Bild: Rechtsextremismus und Islamfeindlichkeit sind laut einer Studie seit zwei…
Rechtsextremismus und Islamfeindlichkeit sind tief verankert in der
gesellschaftlichen Mitte Deutschlands. Das zeigt eine am Mittwoch in Berlin
vorgelegte Studie. Besonders gravierend sind die Ergebnisse im Hinblick auf
eine steigende Islamfeindlichkeit in Deutschland.
Demnach sprechen sich mit 58,4 Prozent mehr als die Hälfte der Deutschen
dafür aus, die Religionsausübung für Muslime erheblich einzuschränken. Im
Osten ist diese Zahl dramatisch: Dort schließen sich 75,7 Prozent der
Menschen dieser Forderung an. Das sind drei Viertel der befragten
Ostdeutschen.
Laut der Studie der SPD-nahen Friedrich-Ebert-Stiftung stimmen 55,4 Prozent
der Deutschen der Aussage zu, sie könnten "gut verstehen, dass manchen
Leuten Araber unangenehm sind". Das ist ein Anstieg gegenüber 2003 um 11,2
Prozentpunkte. Damals stimmten dieser Aussage bereits 44,2 Prozent der
Befragten zu.
In der Studie "Die Mitte in der Krise. Rechtsextreme Einstellungen in
Deutschland" haben die Forscher Oliver Decker von der Universität Siegen
und Elmar Brähler von der Universität Leipzig 2.411 deutsche
Staatsangehörige zwischen 14 und 90 Jahren befragt. Nach der Befragung
diagnostizieren die Forscher für das Jahr 2010 einen "Anstieg von dezidiert
antidemokratischen und und rassistischen Einstellungen" gegenüber dem Jahr
2008.
Neben ihren Erhebungen zur Islamfeindlichkeit kommen sie zu einer Reihe
deutlicher Befunde im Hinblick auf die Verbreitung rechtsextemer
Einstellungen in Deutschland: Durchgängig stimmen demnach mehr als 30
Prozent der Deutschen den Aussagen zu, dass "Ausländer kommen, um den
Sozialstaat auszunutzen", dass Deutschland durch zu viele Ausländer "in
einem gefährlichen Maß überfremdet" werde und dass man bei knappen
Arbeitsplätzen "Ausländer wieder in ihre Heimat schicken" sollte.

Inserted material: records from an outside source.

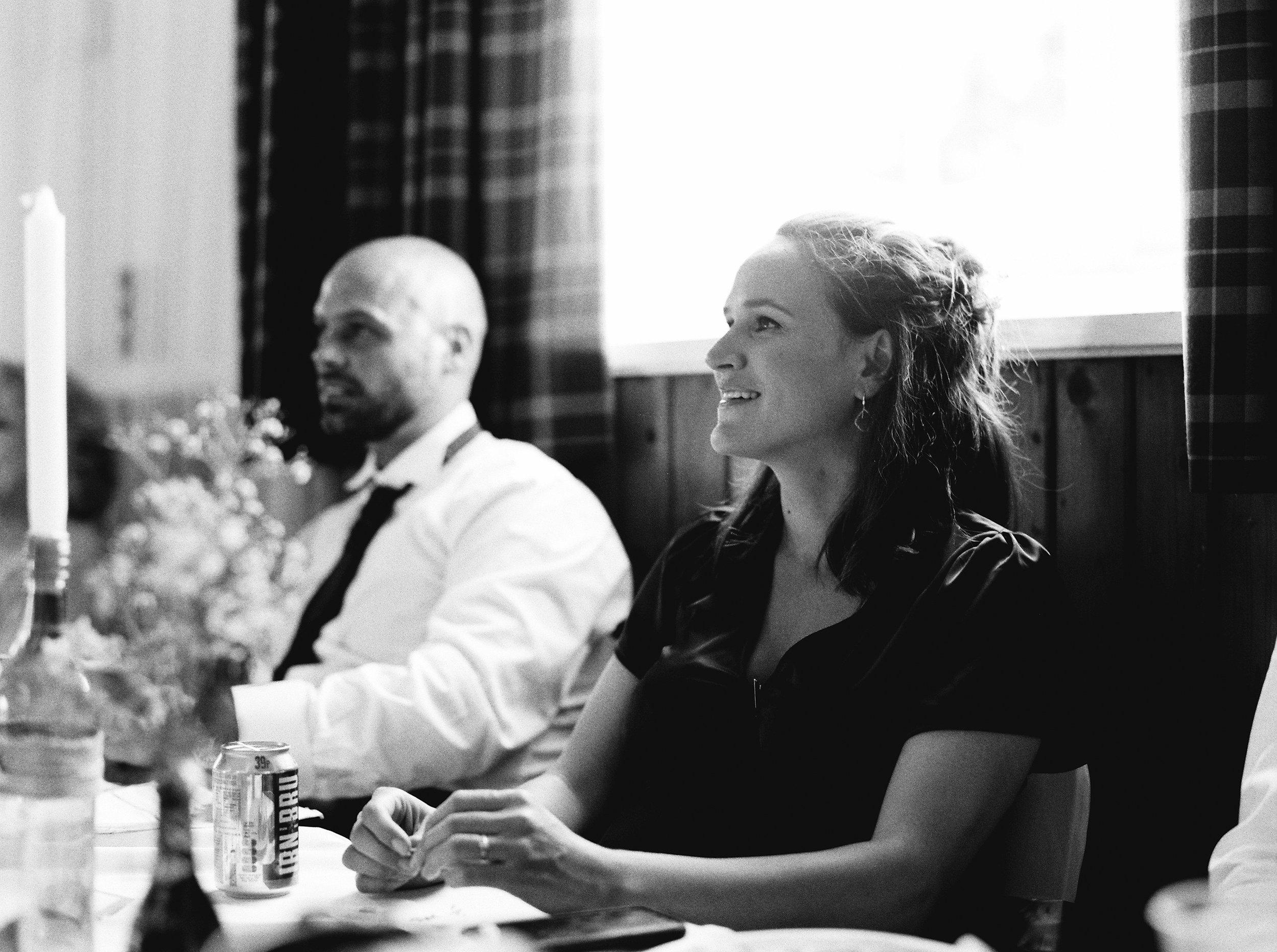 wedding-photography-scotland190.jpg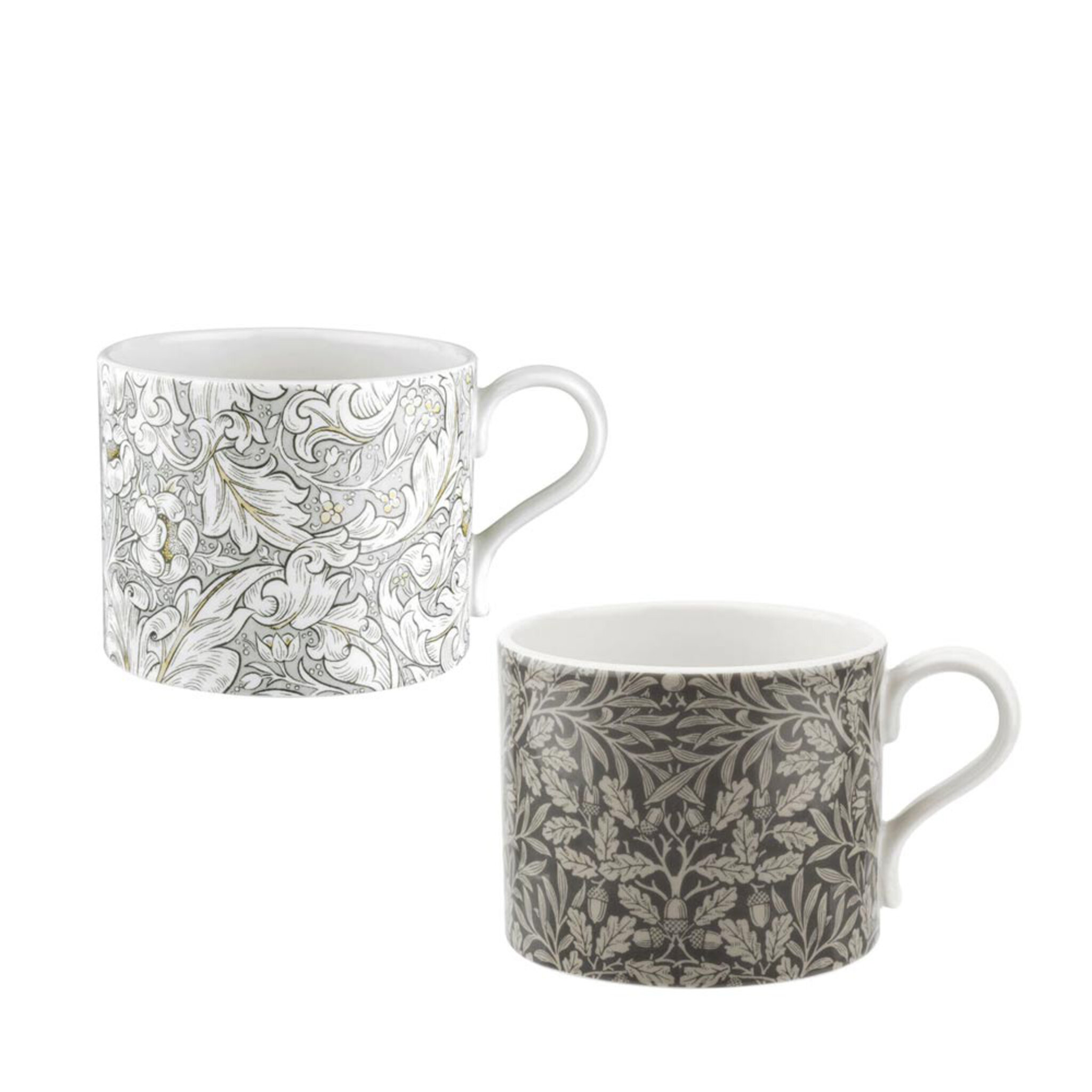 Pure Morris Mugs – Bachelors & Acorn set 034L 2-pack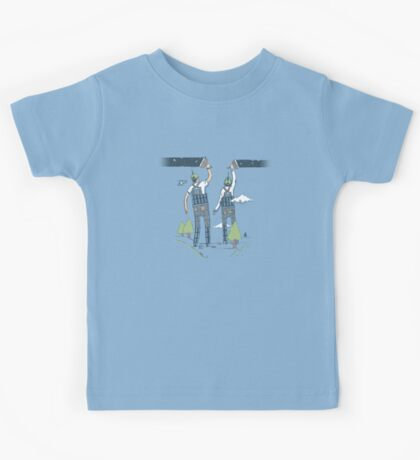 The Skyscrapers Kids Clothes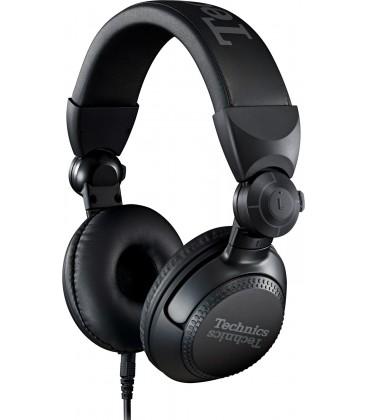 AURICULARES TECHNICS EAH-DJ1200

Fast 40 Prozent der deutschen Bevölkerung wünscht sich "Mut zu einem
starken Nationalgefühl".
Darüber hinaus spricht sich rund jeder vierte Deutsche für eine "starke
Partei" aus, die die "Volksgemeinschaft insgesamt verkörpert". Über 10
Prozent der Befragten wollen einen "Führer", der "Deutschland zum Wohle
aller mit harter Hand regiert". Ebenfalls etwa jeder Zehnte hält eine
Diktatur "für die bessere Staatsform". 13,3 Prozent der Befragten sehen die
Deutschen "anderen Völkern von Natur aus überlegen".
Mit diesen Werten steigt die Ausländerfeindlichkeit in Deutschland seit
2008 wieder deutlich an. War vor zwei Jahren noch ein leichter Rückgang
ausländerfeindlicher Einstellungen zu verzeichnen, so hat sich dieser Trend
wieder gewendet. In Ostdeutschland haben ausländerfeindliche Einstellungen
in den letzten Jahren dagegen kontinuierlich zugenommen.
Mit ihrer Studie verweisen die Forscher darauf, dass "rechtsextreme
Einstellungen kein Phänomen der extremen Ränder, sondern in allen Teilen
der Bevölkerung anzutreffen sind", wie Oliver Decker am Mittwoch sagte.
Elmar Brähler ergänzte: "Wir finden rechtsextreme Einstellungen auch quer
durch die großen Parteien. Bei Anhängern der SPD, der Union und der
Linkspartei sind sie am stärksten anzutreffen, aber auch innerhalb der
Grünen und der FDP."
Als Gründe für die starke Fremdenfeindlichkeit sehen die Autoren auch ein
verbreitetes Gefühl der Teilnahmslosigkeit. Demnach haben 94 Prozent der
Menschen nicht das Gefühl, einen Einfluss darauf zu haben, was die
Regierung tut. 90,4 Prozent halten es für sinnlos, sich politisch zu
engagieren. Während rechtsextreme Einstellungen in Westdeutschland quer
durch alle Einkommensschichten weitgehend gleich verteilt sind, gibt es in
Ostdeutschland einen deutlichen Zusammenhang zwischen zunehmender Armut und
rechtsextremen Einstellungen.
Während die Studie keine signifikanten Unterschiede zwischen
Gewerkschaftern und Nicht-Gewrkschaftsmitgliedern aufweist, sieht das bei
Kirchenmitgliedern anders aus: Fast durchgängig findet sich unter
Kirchenmitgliedern christlicher Konfessionen eine höhere Zustimmung zu
rechtsextemen Einstellungen als unter Konfessionslosen.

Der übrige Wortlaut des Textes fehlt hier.